Which brings me to the part of the article that was so powerful to me. I'll just quote it outright, since I can't link to the text (you can listen to it here: https://www.lds.org/media-library/video/ces-devotionals/2014-ces-devotionals?lang=eng. The part I'm quoting here starts at 35:27, but includes more in the full speech than in the Ensign version).
Elder Christofferson says, "The priorities and interests we most often see on display around us (and sometime in us) are intensely selfish: a hunger to be recognized; an insistent demand that one's rights be respected; a consuming desire for money, things, and power; a sense of entitlement to a life of comfort and pleasure; a goal to minimize responsibility and avoid altogether any personal sacrifice for the good of another--to name a few.
"This is not to say that we should not seek to succeed, even excel, in worthy endeavors, including education and honorable work. Certainly, worthwhile achievements are laudable. But if we are to save our lives, we must always remember that such attainments are not ends in themselves but means to a higher end. With our faith in Christ, we must see political, business, academic, and similar forms of success not as defining us but as making possible our service to God and fellowman--beginning at home and extending as far as possible in the world.

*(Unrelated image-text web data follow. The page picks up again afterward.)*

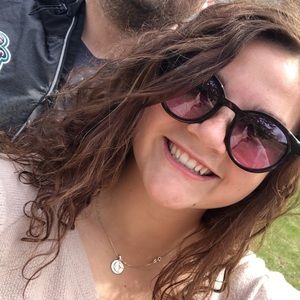 Meet your Posher, Abby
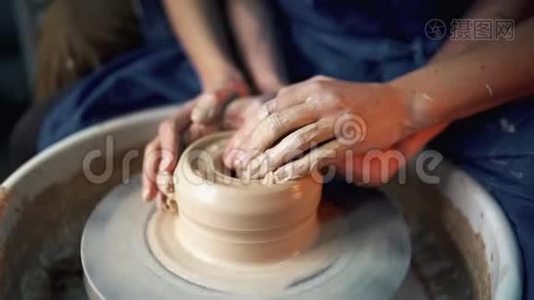 艺术家操作手，轻轻地创造正确形状的手工粘土。 传统制陶，教师视频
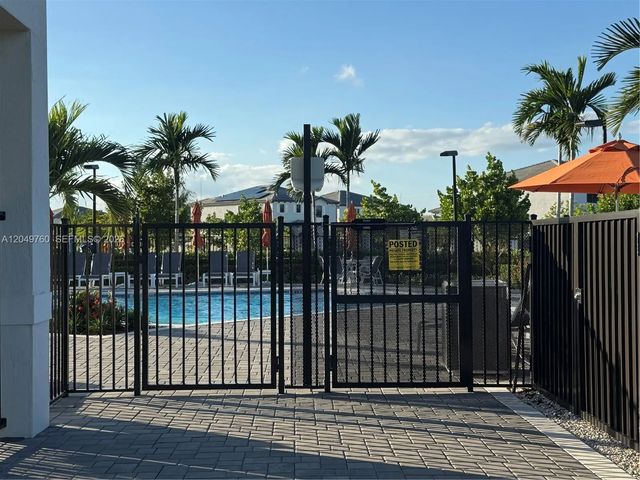 4 of 16 - 28581 Sw 132nd Court, Homestead, FL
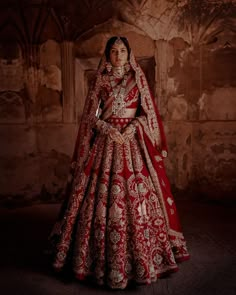 Trendy Red Bridal Lehenga for Brides Royal Red Lehenga Bridal, Royal Red Wedding Lehenga, Royal Bridal Looks Indian Brides, Royal Indian Bride Outfit, Bridal Lehenga Red Royal Heavy, Royal Bridal Look Indian, Bridal Lehenga Red Royal, Royal Bridal Lehenga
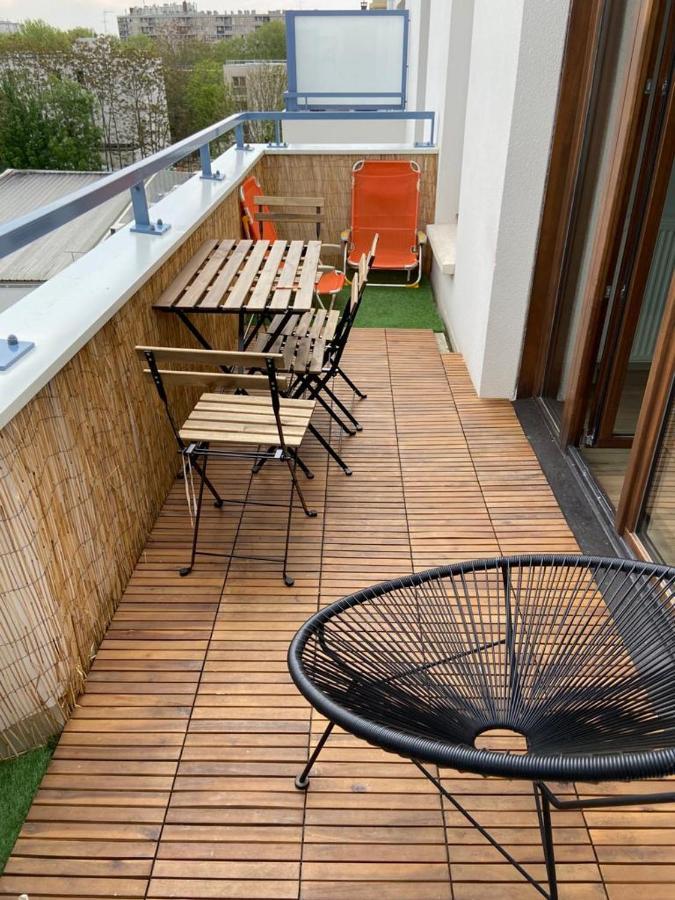 2 Bedroom Apartment + Parking 圣但尼 外观 照片
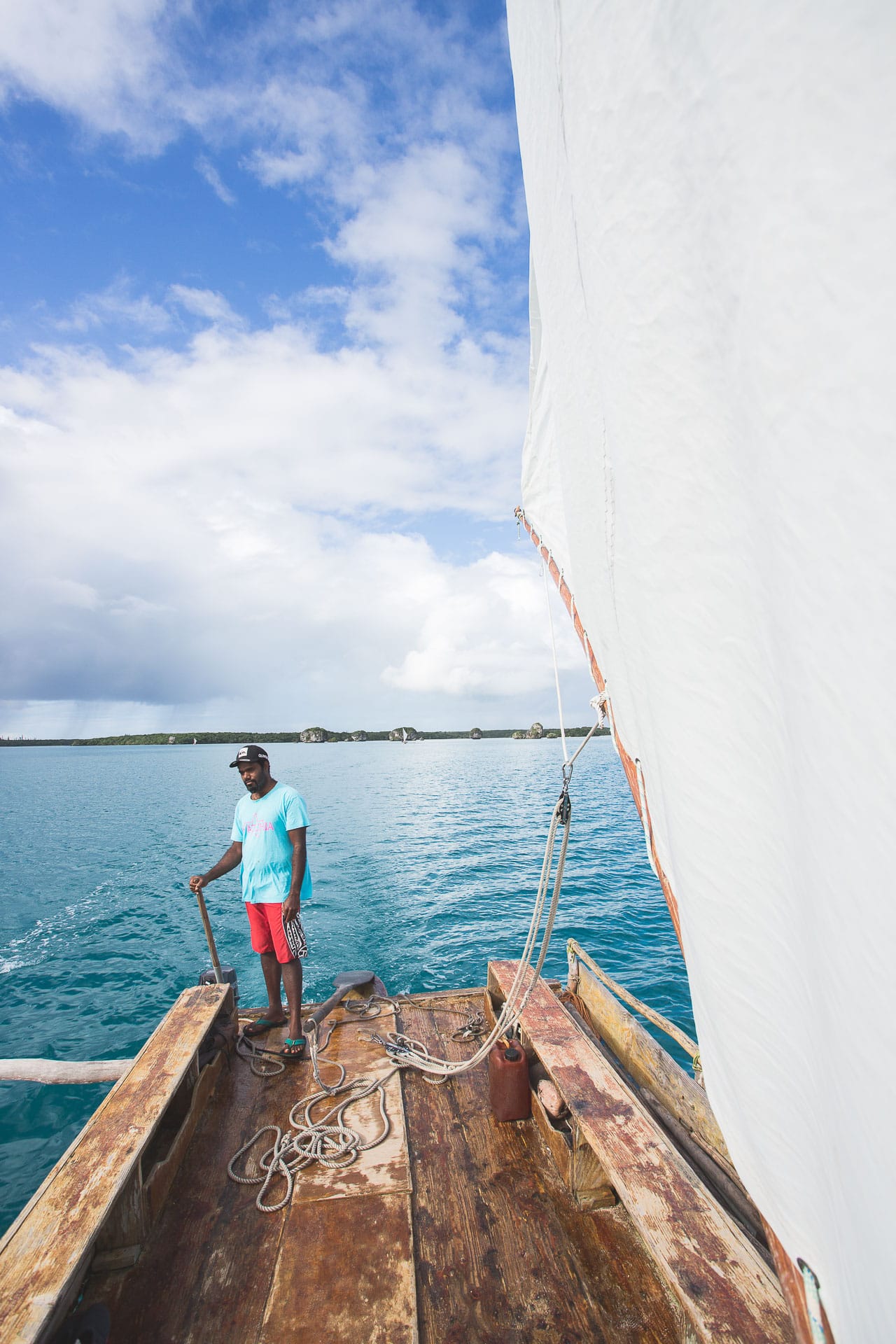 balade pirogue traditionnelle ile des pins baie upi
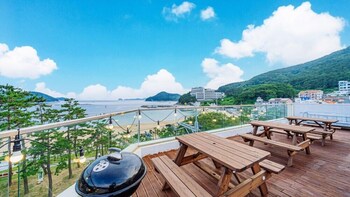 Blooming Pension,,3 star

"Personal development has value as it contributes to development of a Christlike character. In measuring success, we recognize the profound truth underlying all else--that our lives belong to God, our Heavenly Father, and to Jesus Christ, our Redeemer. Success means living in harmony with Their will."

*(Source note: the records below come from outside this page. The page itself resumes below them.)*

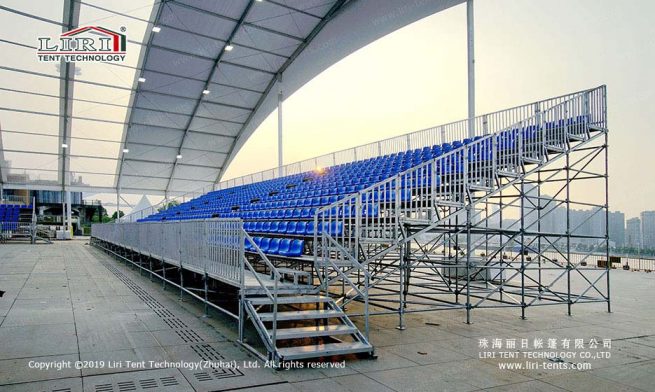 Tribunas à venda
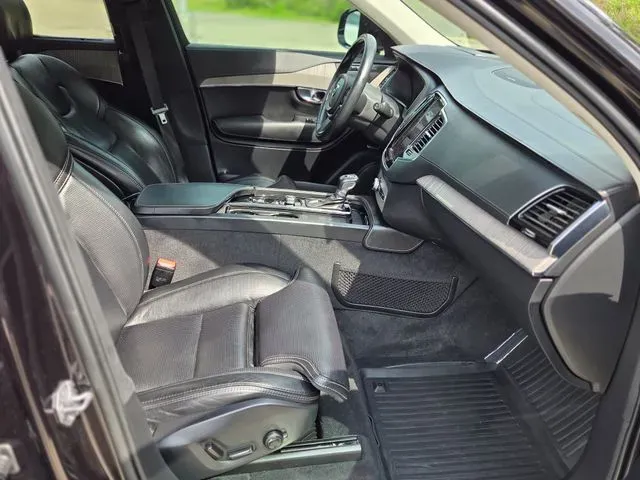 2021 Volvo XC90 Inscription - Photo 16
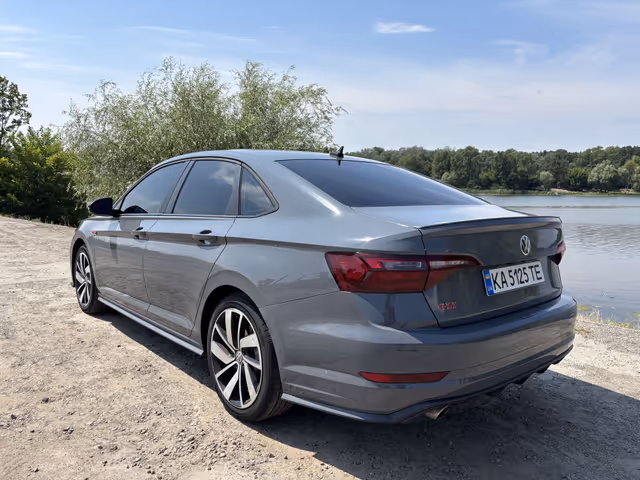 Volkswagen Jetta - зображення 4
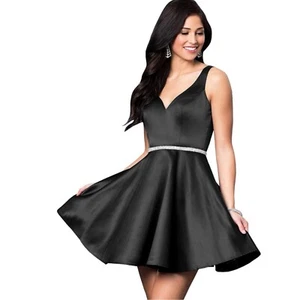 Short Homecoming Formal Party Black Sleeveless Crystal Embellished Dress Sz 3 - Picture 1 of 16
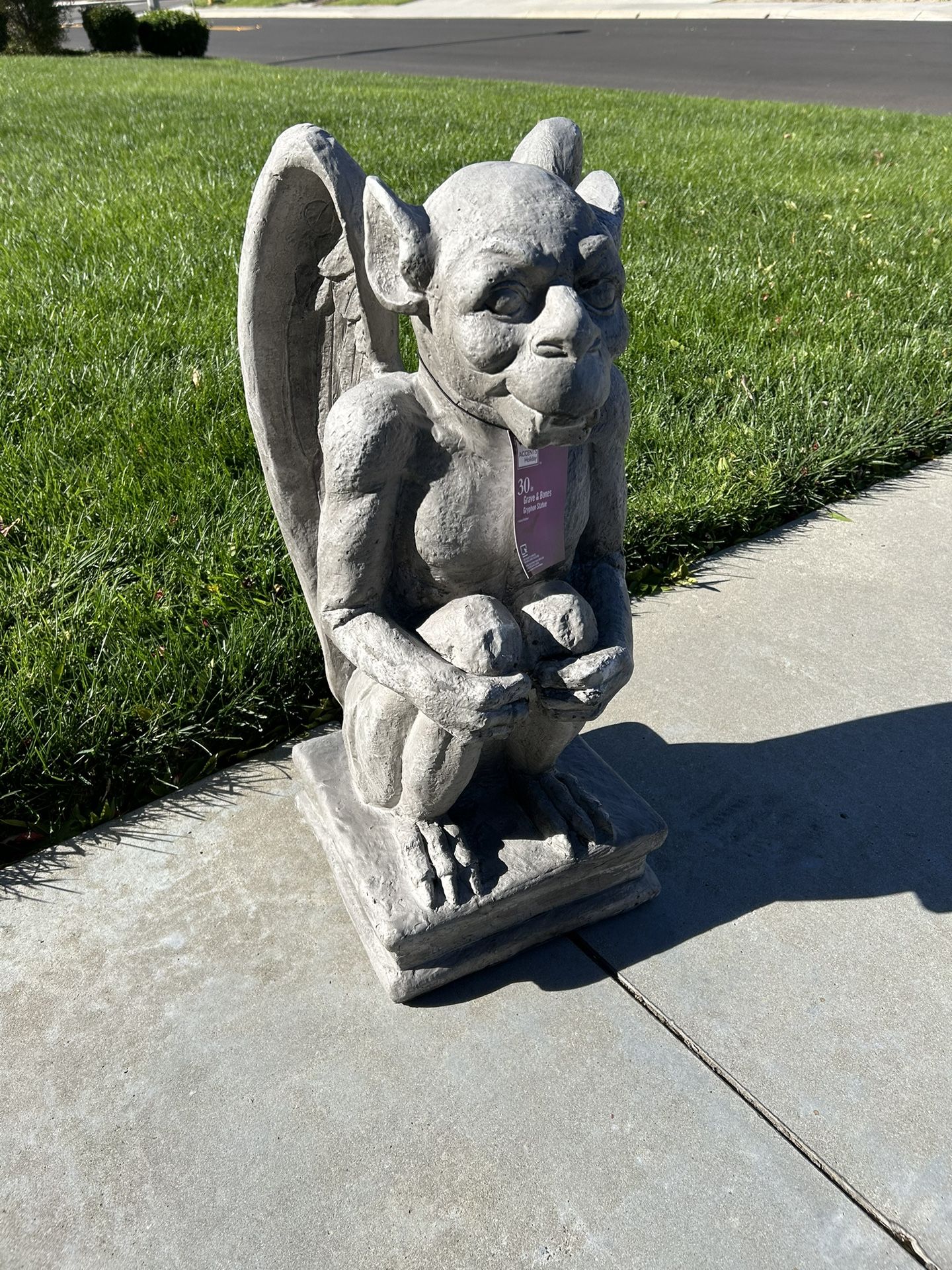 30” Home Depot Gryphon Statue Halloween Decoration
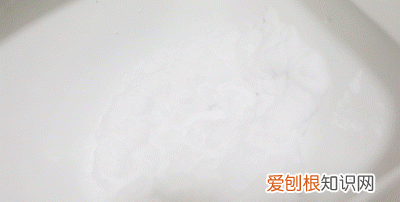 蹲马桶怎么防止水溅到屁股,怎样防止蹲马桶溅一屁股水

(He goes on to talk about Joseph Smith, whose revelations brought them to Missouri, where the Saints suffered horribly. Obviously following God does not always put us into pleasant and easy circumstances.)
Since I have no real firm idea of where God wants us to end up, I suppose we get to work, and work hard, to do exactly what has been laid before us, and then simply let go, and trust that God will do with this career that doesn't belong to us whatever He wants. I hope that if we let Him, He will use us as tools to do His work, whatever that may be.